━━━ Data listing ━━━

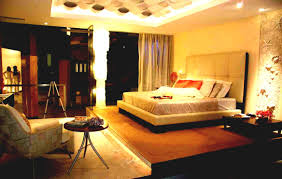 designer bedrooms decoration and interior design ideas bedroom
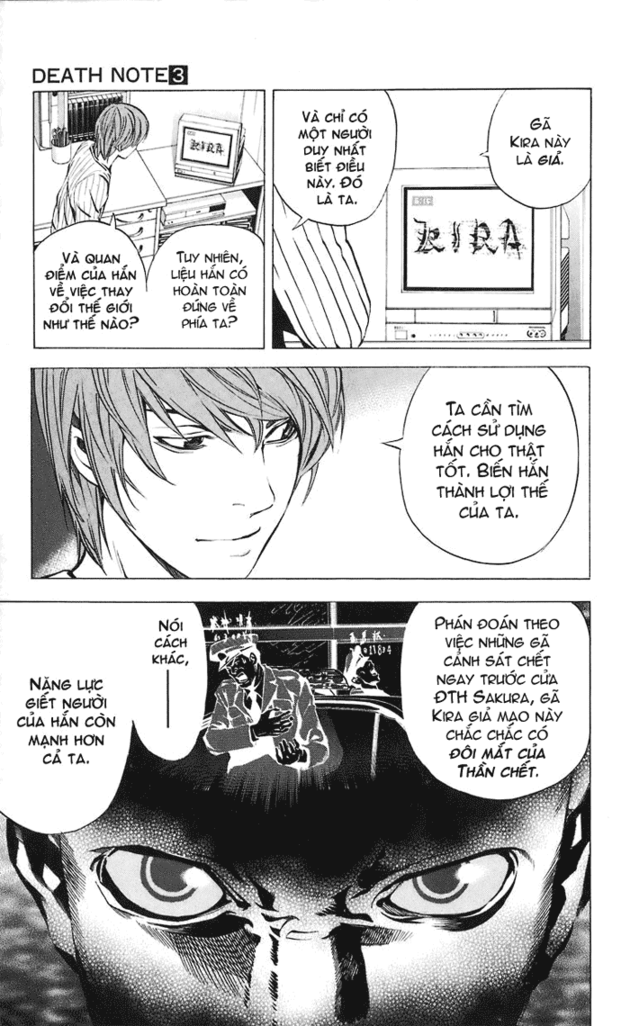 Death Note chapter 025 trang 4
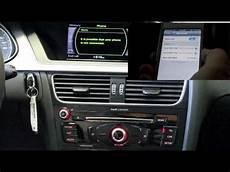 audi scottsdale pairing your iphone with bluetooth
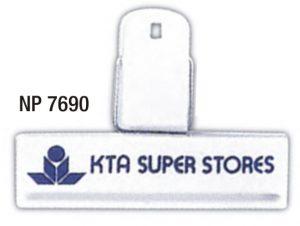 NP7690: Small Bag Clip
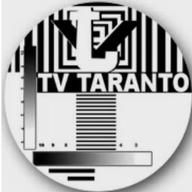 TV TARANTO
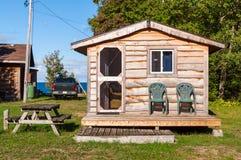 Cabina di legno rustica Immagini Stock Libere da Diritti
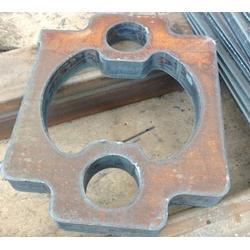 吴堡钢板,锰钢板打孔焊接加工,西安钢板零切割(认证商家)图片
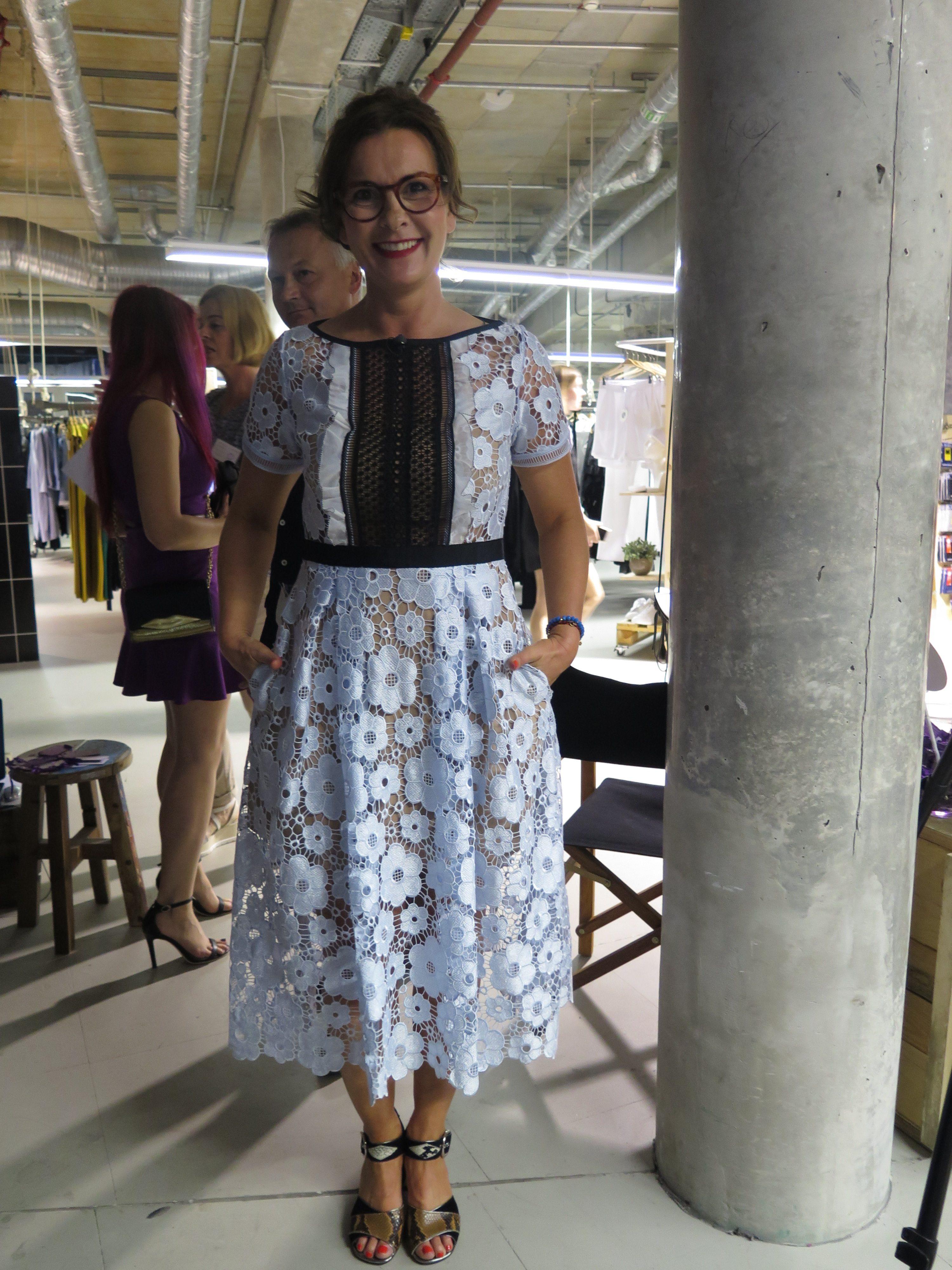 Blue Floral Applique Cut Out Midi Length Dress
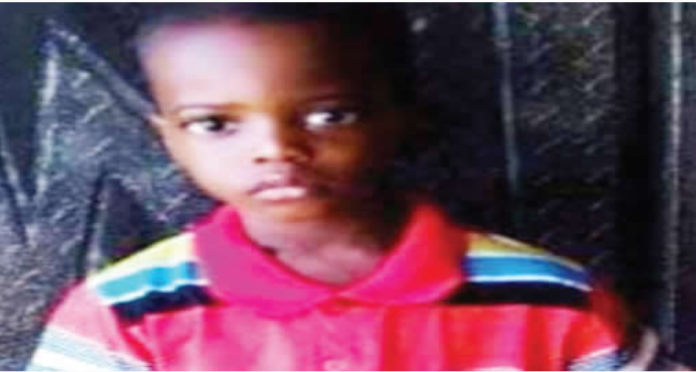 3-year-old boy goes missing in St. Joseph Church, Umunze, Anambra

━━━

§ **What you should do**
Once the images are removed, print the remaining data exactly as it appears above.

§ **Response below**
 designer bedrooms decoration and interior design ideas bedroom
 Death Note chapter 025 trang 4
 audi scottsdale pairing your iphone with bluetooth
 NP7690: Small Bag Clip
 TV TARANTO
 Cabina di legno rustica Immagini Stock Libere da Diritti
 吴堡钢板,锰钢板打孔焊接加工,西安钢板零切割(认证商家)图片
 Blue Floral Applique Cut Out Midi Length Dress
 3-year-old boy goes missing in St. Joseph Church, Umunze, Anambra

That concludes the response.